C and C++ also support pointer arithmetic, which only works if the size of the target type is known.
address occupies same amount of memory whatever my be the type
That's true for today's popular platforms. But there have been platforms for which that wasn't the case. For example, a pointer to a multi-byte word could be smaller than a pointer to a single byte, since it doesn't need to represent the byte's offset within the word.
Because:
- addresses to different types don't need to have the same size. The standard explicitly specifies so (C 2011 standard (online draft), 6.2.5/28).
- type-safety: this allows the compiler to detect when you provide an incompatible pointer to a function, or in an assignment. This in turn prevents ugly situations where you mess up the argument order to a function.
- the compiler needs to know the type when the pointer is dereferenced.
- to do pointer arithmetic the size of the object pointed to needs to be known and thus its type.
The last two points don't apply to void pointers, which is why they cannot by dereferenced and no pointer arithmetic may be done on them. The standard specifies that a void pointer must be big enough to hold any kind of pointer (except function pointers, which are a different story altogether) and that assignment to and from void pointers may be made without casts (at least in C, in C++ casts are always needed).
One reason is in pointer arithmetic.

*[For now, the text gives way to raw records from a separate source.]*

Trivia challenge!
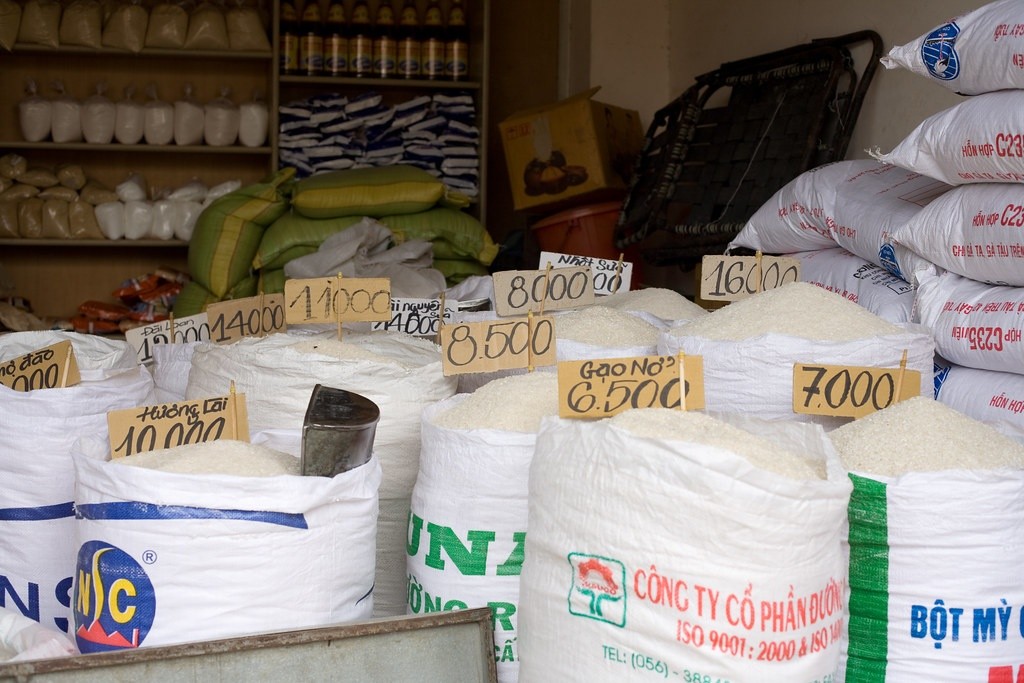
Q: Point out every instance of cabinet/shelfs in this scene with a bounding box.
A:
[0,0,491,316]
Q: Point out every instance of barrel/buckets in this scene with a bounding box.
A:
[532,201,649,291]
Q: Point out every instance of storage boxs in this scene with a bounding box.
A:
[495,86,647,213]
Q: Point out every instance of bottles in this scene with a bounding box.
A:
[372,0,398,78]
[280,0,298,75]
[398,0,421,79]
[444,0,471,83]
[299,0,325,75]
[324,0,347,75]
[422,0,446,81]
[347,0,373,77]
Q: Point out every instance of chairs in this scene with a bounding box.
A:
[614,28,884,265]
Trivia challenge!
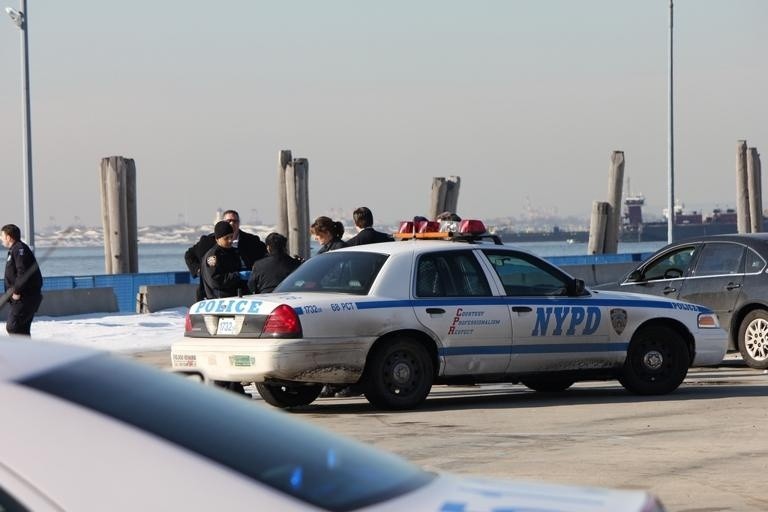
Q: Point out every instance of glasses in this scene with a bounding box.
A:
[226,218,238,223]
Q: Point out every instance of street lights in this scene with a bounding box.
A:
[6,5,37,275]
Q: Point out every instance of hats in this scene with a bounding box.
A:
[215,221,234,240]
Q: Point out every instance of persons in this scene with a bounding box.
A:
[0,224,44,336]
[200,221,252,398]
[246,233,301,294]
[185,210,269,279]
[309,216,348,255]
[345,206,395,246]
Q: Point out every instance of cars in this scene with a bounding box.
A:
[549,233,768,373]
[171,210,732,406]
[2,326,676,512]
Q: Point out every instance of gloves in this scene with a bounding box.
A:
[238,271,251,280]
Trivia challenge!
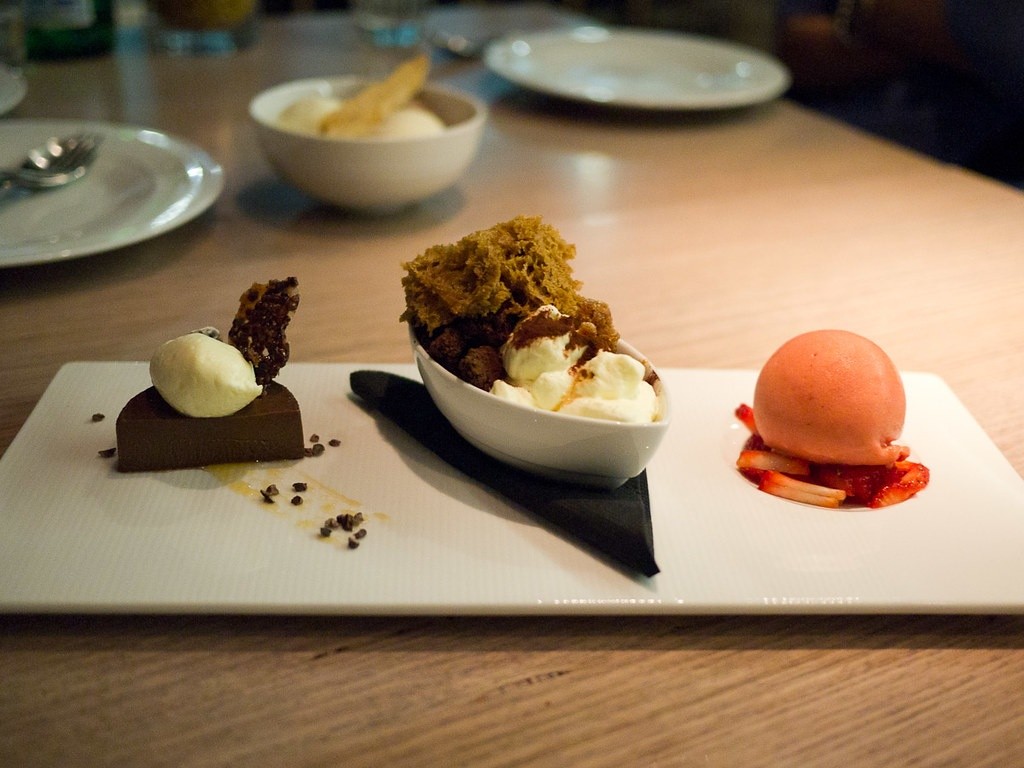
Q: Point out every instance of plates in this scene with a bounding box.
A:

You cannot do p+1 unless you know the size of the element to which p points -- that is the size of the type to which p is a pointer. If you'd try p+1 on a void *p you're likely to get a bad answer (it is the same as if done on a char * but maybe you didn't want that; it is caught by -pedantic as a warning and by -pedantic-errors as an error).
Another reason is type safety. If a function receives as argument an int * you cannot pass a pointer to char (a string) there. You'd get a warning (an error with -Werror / -pedantic-errors). Consider this (dummy) code:
void test(int *x)
{
}
int main()
{
char *x = "xyz";
test(x);
return 0;
}
Compiling (using gcc (GCC) 4.8.2 20131017 (Red Hat 4.8.2-1)) gives:
1.c: In function ‘main’:
1.c:8:2: warning: passing argument 1 of ‘test’ from incompatible pointer type [enabled by default]
test(x);
^
1.c:1:6: note: expected ‘int *’ but argument is of type ‘char *’
void test(int *x)
^
So, why do we need to declare its type?
You want to know the type of the pointer so you can do static type checking.
We also need to know the type in order for pointer arithmetic to work, for example when we index into an array(which is equivalent to pointer arithmetic) of different size types the pointer will be adjusted by a type dependent amount. If we look at the draft C99 standard section 6.5.6 Additive operators says (emphasis mine):
For addition, either both operands shall have arithmetic type, or one operand shall be a pointer to an object type [...]
So the pointer needs to be an object type, which means not incomplete or void.
You also said:
address occupies same amount of memory whatever may be the type. So, why do we need to declare its type?
This is not always true in C++ the size of pointers to member functions can change depending on the class type, one of the good articles that covers this is Pointers to member functions are very strange animals.
Furthermore we can see that both the C99 draft standard section section 6.2.5 Types paragraph 27 which says:
[...] Pointers to other types need not have the same representation or alignment requirements.
and the draft C++ standard section 3.9.2 Compound types paragraph 3 says:
[...] The value representation of pointer types is implementation-defined. Pointers to cv-qualified and cv-unqualified versions (3.9.3) of layout-compatible types shall have the same value representation and alignment requirements (3.11). [...]
do not require pointers to have the same representation except in specific cases.
You need to specify the type as the standard demands so. Moreover, so that there are no issues when you try to perform pointer arithmetic like addition or subtraction.